Sure, the Penderwick siblings get into scrapes—but they are scrapes with bulls, or runaway rabbits, or with the prickly mother of their best friend (and “honorary sibling”) Jeffrey. These are girls who climb trees to sneak into the bedroom of a friend in need; who run off brooding to throw rocks into the ocean and almost drown trying to save a dog; who sneak into golf courses in the early dawn to spy on moose.
Sure, the Penderwick siblings are not perfect. They squander; they dig in their heels; they let misunderstandings brew and nearly swallow them up. Their relationships with one another change over time, alliances form and break apart. But they continue to abide by what they call Penderwick Family Honor. They continue to call MOPS (Meeting of the Penderwick Sisters) to formulate Great Plans, like how to keep their beloved father from marrying again, or how to stop a fellow sibling from running away. They continue to act with the conviction that they are stronger together.
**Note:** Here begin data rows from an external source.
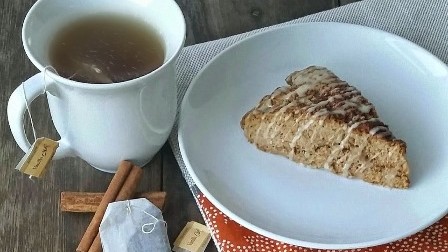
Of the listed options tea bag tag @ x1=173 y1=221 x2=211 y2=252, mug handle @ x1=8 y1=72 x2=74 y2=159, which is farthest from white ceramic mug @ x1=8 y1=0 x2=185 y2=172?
tea bag tag @ x1=173 y1=221 x2=211 y2=252

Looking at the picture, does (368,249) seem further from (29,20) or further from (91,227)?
(29,20)

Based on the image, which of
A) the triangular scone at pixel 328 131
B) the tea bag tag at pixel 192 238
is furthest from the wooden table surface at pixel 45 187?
the triangular scone at pixel 328 131

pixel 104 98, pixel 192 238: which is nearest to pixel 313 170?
pixel 192 238

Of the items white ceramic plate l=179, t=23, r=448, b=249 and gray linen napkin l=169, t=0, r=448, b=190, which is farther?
gray linen napkin l=169, t=0, r=448, b=190

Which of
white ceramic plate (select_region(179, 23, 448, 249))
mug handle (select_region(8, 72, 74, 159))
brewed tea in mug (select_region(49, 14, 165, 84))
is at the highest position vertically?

Sure, their adventures are crafted, often hilariously so, to keep us breathless with excitement—but they are also adventures which feel alluringly like the simple, pure, pared-down essence of childhood. For our children reading these books, the Penderwicks are a harbinger of all that is good and true in this world: of curiosity, of kindness, of laughter, of resilience, of familial bonds which stand strong against the currents of time.
In short, they are exactly the thing to read when life—or twenty-four days of rain—has got you down.